→ Given passage
From 1981 to 1996, Pierson was in a relationship with artist Tim Rollins.

In 2003, Pierson began a relationship with artist and designer Monica Coleman. They married on August 3, 2015.

Pierson and Coleman developed Kate's Lazy Meadow motel complex in Mount Tremper, New York in 2003. They have also owned Kate's Lazy Cabin in nearby Lake Hill, New York, both in the Catskill Mountains, Kate's Lazy Desert in Landers, California, and Kate's Lazy Cape located on Cape Cod, Massachusetts. They have operated the businesses together. In 2022, Pierson indicated that the couple had sold Kate's Lazy Meadow, then purchased a vacation home on Cape Cod in Truro, Massachusetts.

In a 2015 interview, Pierson stated that she identifies as bisexual.

==Collaborations==
- The Ramones, in the early 1980s on the song "Chop Suey", with Cindy Wilson and Debbie Harry; the title is available as a bonus track on the Ramones' re-release CD Pleasant Dreams.
- Pierson, Wilson and Strickland were part of the group Melon, and recorded two songs ("I Will Call You" and "Honeydew") for a Japanese TV show titled Snakeman Show. The soundtrack LP (in 1980) and CD (in 1988) were only released in Japan.
- Fred Schneider, on his Fred Schneider & the Shake Society solo album from 1984, on songs "Monster", "Summer in Hell", "I'm Gonna Haunt You" and "Boonga (The New Jersey Caveman)".
- Iggy Pop, on the 1990 Top-30 song "Candy".

→ Entries shown

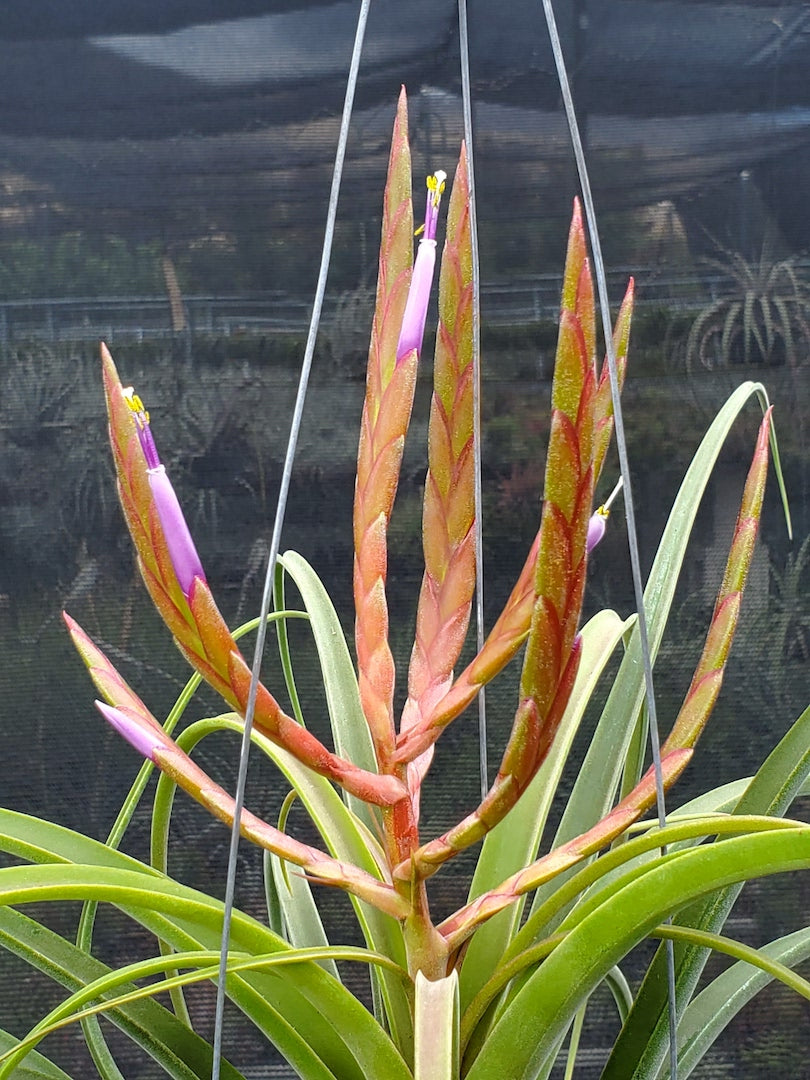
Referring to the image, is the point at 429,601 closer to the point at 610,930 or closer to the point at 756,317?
the point at 610,930

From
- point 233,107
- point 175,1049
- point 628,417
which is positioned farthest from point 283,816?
point 233,107

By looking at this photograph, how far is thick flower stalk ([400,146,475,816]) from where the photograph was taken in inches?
15.0

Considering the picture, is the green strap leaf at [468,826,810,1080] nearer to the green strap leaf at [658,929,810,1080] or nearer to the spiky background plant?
the green strap leaf at [658,929,810,1080]

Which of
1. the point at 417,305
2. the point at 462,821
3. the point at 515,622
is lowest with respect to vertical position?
the point at 462,821

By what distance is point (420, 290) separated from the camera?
36 centimetres

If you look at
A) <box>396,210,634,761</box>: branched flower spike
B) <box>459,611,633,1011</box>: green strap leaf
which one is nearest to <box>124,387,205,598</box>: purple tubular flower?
<box>396,210,634,761</box>: branched flower spike

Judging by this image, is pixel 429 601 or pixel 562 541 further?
pixel 429 601

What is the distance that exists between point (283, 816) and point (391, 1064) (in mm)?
208

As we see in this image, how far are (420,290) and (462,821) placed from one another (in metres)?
0.23

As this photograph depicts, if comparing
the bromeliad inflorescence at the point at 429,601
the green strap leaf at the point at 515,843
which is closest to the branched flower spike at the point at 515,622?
the bromeliad inflorescence at the point at 429,601

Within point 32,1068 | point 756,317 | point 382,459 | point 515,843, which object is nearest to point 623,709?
point 515,843

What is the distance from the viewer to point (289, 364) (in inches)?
32.8

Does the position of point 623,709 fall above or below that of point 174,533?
below

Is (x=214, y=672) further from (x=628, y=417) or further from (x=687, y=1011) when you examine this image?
(x=628, y=417)
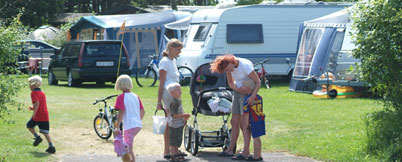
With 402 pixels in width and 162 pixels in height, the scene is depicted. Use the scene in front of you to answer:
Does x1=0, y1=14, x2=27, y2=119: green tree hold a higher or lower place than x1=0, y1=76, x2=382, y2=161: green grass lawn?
higher

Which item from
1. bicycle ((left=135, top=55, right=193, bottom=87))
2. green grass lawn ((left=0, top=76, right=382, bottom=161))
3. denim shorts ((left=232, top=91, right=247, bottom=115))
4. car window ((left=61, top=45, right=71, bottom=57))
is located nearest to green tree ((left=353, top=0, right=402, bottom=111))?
green grass lawn ((left=0, top=76, right=382, bottom=161))

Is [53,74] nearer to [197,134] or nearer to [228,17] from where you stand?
[228,17]

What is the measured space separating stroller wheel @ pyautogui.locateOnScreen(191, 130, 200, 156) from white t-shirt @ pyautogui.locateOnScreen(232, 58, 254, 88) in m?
0.93

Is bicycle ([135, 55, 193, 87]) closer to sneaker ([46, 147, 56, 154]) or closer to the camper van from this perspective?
the camper van

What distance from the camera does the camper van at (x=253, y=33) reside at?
22.7 meters

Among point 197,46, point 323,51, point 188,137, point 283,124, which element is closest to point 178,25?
point 197,46

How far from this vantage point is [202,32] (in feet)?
75.5

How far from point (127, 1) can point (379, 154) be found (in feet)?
183

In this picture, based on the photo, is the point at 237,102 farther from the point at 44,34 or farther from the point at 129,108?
the point at 44,34

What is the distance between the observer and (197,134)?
9.42 metres

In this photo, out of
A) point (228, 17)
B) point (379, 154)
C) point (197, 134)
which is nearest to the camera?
point (379, 154)

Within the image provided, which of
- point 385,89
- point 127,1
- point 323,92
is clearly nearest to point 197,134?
point 385,89

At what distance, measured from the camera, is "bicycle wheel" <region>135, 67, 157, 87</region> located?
74.1ft

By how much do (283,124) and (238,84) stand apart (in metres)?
3.46
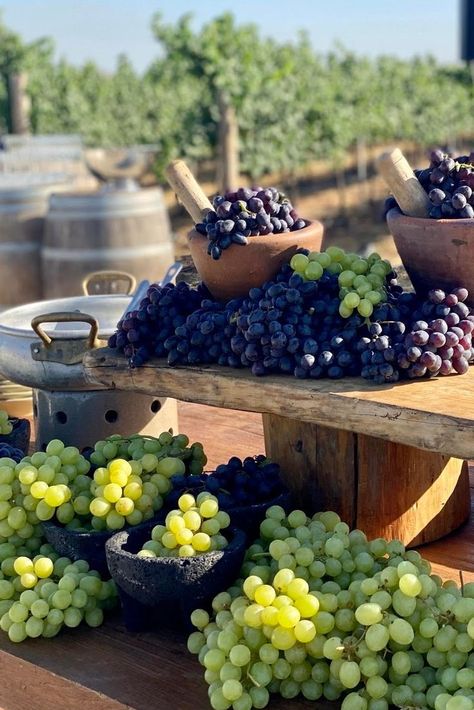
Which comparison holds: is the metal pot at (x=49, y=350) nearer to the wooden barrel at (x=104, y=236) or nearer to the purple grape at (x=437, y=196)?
the purple grape at (x=437, y=196)

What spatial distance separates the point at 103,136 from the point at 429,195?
19575mm

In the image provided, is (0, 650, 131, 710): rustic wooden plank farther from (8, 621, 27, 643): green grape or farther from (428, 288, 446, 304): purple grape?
(428, 288, 446, 304): purple grape

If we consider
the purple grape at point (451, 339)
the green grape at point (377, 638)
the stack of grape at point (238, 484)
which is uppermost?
the purple grape at point (451, 339)

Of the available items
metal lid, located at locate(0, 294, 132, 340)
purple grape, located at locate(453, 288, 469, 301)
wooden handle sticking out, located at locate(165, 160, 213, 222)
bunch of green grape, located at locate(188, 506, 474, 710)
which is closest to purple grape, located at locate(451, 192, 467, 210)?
purple grape, located at locate(453, 288, 469, 301)

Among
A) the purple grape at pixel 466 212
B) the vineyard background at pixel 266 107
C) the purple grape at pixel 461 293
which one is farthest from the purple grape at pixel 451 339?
the vineyard background at pixel 266 107

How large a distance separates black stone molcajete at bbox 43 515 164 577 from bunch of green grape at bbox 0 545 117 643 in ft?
0.07

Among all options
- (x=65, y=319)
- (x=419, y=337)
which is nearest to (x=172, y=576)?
(x=419, y=337)

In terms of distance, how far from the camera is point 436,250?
2180 mm

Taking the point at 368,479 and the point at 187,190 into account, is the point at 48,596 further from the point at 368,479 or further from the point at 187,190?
the point at 187,190

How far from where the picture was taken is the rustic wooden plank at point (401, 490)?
2.31m

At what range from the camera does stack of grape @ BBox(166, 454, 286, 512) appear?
2188mm

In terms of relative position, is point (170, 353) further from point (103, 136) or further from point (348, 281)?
point (103, 136)

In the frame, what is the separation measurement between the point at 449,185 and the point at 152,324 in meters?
0.73

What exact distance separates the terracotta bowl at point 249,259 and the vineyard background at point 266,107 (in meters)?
13.8
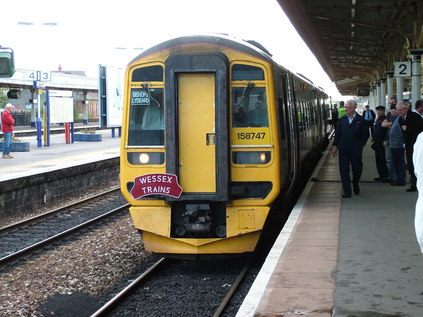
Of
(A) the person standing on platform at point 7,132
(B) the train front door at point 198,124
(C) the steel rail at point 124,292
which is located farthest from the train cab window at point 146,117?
(A) the person standing on platform at point 7,132

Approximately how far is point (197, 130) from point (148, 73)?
0.94 meters

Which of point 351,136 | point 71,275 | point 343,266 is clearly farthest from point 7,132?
point 343,266

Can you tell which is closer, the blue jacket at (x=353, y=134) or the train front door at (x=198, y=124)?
the train front door at (x=198, y=124)

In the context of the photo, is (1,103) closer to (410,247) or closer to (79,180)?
(79,180)

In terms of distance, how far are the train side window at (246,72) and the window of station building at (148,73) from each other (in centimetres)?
89

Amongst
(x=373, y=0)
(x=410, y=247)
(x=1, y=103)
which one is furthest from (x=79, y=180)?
(x=1, y=103)

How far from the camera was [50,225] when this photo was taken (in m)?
12.0

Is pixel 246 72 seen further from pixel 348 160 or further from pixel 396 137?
pixel 396 137

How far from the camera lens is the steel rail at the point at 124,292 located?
6576 millimetres

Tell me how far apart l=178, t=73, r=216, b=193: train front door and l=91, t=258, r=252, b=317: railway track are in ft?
3.65

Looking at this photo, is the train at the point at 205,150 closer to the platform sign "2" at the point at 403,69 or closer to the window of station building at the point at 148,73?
the window of station building at the point at 148,73

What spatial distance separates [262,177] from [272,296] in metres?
2.86

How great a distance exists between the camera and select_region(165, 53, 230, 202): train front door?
25.5 feet

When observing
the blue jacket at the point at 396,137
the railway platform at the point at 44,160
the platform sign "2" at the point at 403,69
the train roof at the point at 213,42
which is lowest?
the railway platform at the point at 44,160
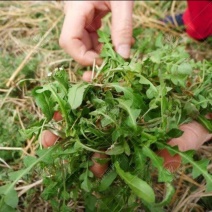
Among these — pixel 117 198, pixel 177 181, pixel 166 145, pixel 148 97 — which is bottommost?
pixel 177 181

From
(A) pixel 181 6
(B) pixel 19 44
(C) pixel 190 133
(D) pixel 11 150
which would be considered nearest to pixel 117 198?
(C) pixel 190 133

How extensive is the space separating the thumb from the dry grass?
30 centimetres

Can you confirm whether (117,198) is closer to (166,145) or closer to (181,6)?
(166,145)

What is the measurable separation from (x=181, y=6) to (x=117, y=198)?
1.37 meters

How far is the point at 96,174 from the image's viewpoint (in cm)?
104

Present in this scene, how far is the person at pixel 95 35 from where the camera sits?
1.14 metres

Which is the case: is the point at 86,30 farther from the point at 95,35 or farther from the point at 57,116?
the point at 57,116

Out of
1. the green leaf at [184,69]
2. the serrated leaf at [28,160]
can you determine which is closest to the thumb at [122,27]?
the green leaf at [184,69]

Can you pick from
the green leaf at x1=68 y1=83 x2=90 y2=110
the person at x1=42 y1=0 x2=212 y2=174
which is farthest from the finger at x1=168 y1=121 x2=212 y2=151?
the green leaf at x1=68 y1=83 x2=90 y2=110

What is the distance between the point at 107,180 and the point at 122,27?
0.61 metres

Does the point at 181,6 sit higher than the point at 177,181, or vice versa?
the point at 181,6

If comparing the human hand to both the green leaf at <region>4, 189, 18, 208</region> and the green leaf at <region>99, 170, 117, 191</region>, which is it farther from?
the green leaf at <region>4, 189, 18, 208</region>

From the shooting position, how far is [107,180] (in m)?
0.98

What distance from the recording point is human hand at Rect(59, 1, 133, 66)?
131cm
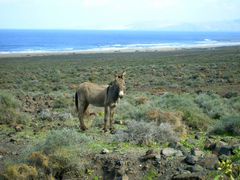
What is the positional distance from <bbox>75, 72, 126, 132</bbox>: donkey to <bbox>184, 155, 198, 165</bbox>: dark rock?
13.9ft

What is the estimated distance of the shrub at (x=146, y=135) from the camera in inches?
442

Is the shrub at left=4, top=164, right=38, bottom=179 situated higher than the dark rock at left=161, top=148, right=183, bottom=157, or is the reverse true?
the dark rock at left=161, top=148, right=183, bottom=157

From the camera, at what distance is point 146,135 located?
36.8 feet

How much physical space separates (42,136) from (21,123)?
2.75m

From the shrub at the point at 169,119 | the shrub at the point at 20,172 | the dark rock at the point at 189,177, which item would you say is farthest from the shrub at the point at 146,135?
the shrub at the point at 20,172

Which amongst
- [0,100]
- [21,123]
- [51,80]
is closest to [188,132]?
[21,123]

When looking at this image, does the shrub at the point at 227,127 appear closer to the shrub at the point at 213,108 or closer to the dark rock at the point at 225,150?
the dark rock at the point at 225,150

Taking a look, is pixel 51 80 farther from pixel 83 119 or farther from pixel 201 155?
pixel 201 155

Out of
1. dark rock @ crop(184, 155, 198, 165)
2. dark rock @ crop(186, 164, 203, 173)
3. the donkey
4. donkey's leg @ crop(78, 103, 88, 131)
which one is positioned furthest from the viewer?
donkey's leg @ crop(78, 103, 88, 131)

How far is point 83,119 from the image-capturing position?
13.9 m

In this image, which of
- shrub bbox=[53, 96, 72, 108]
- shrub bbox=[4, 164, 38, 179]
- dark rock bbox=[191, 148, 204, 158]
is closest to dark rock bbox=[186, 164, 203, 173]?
dark rock bbox=[191, 148, 204, 158]

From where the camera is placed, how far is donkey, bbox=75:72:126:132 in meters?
13.0

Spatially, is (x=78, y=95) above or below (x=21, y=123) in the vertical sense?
above

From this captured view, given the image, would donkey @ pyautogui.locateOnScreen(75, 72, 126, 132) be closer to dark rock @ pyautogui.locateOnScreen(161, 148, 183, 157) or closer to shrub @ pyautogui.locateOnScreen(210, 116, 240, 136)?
shrub @ pyautogui.locateOnScreen(210, 116, 240, 136)
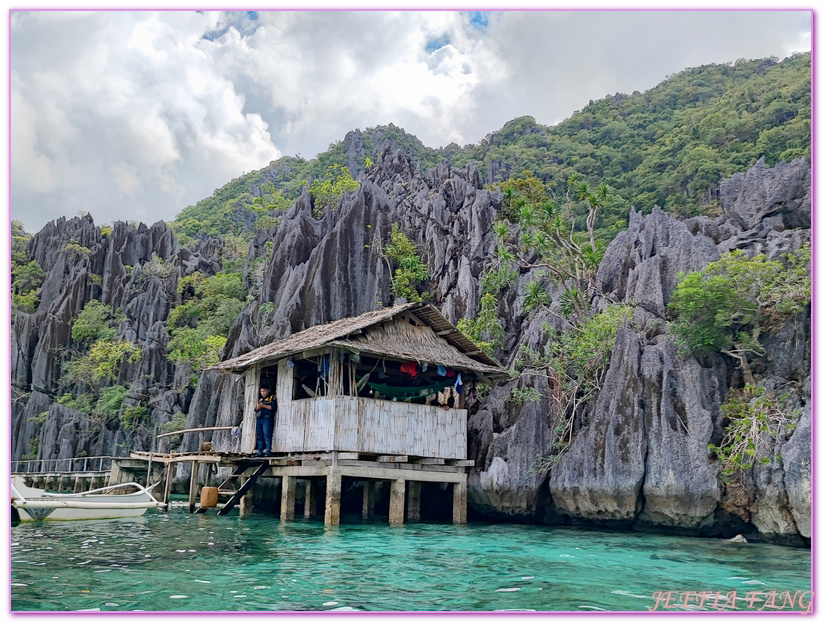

→ Questions
A. Answer these questions using the passage about Pierson:
(i) On what date did Pierson and Coleman marry?
(ii) In which town and state is Kate's Lazy Desert?
(iii) Which Iggy Pop song did Pierson collaborate on?
B. Extend the passage about Pierson's life and collaborations beyond its final line.

→ Results for the exercise
A.
(i) August 3, 2015
(ii) Landers, California
(iii) "Candy"

B.
- R.E.M., on the songs "Shiny Happy People" and "Me in Honey" from the 1991 album Out of Time, and "Fretless" from the 1991 soundtrack Until the End of the World.
- Matthew Sweet, on the 1989 album Earth.
- With Cindy Wilson on their cover of the McFadden & Whitehead's song "Ain't No Stoppin' Us Now", recorded for the soundtrack The Associate in 1996.
- The soundtrack for The Rugrats Movie, released in 1998 contains the track "The World Is Something New to Me" and features Pierson, Schneider and Wilson along with other artists.
- "We Are Family", a single released to raise money for the victims of the September 11 attacks, features Pierson and Schneider in the chorus and on the DVD documentation.
- Pierson sang with Jay Ungar and Molly Mason on their 2003 album Relax Your Mind, on the track "Bad Attitude".
- Junior Senior, on the song "Take My Time" from the 2005 album Hey Hey My My Yo Yo (with Cindy Wilson).
- Peter Jöback, duet on the song "Sing" from the 2009 album East Side Stories.
- David Byrne and Fatboy Slim, on the song "The Whole Man" from the 2010 album Here Lies Love.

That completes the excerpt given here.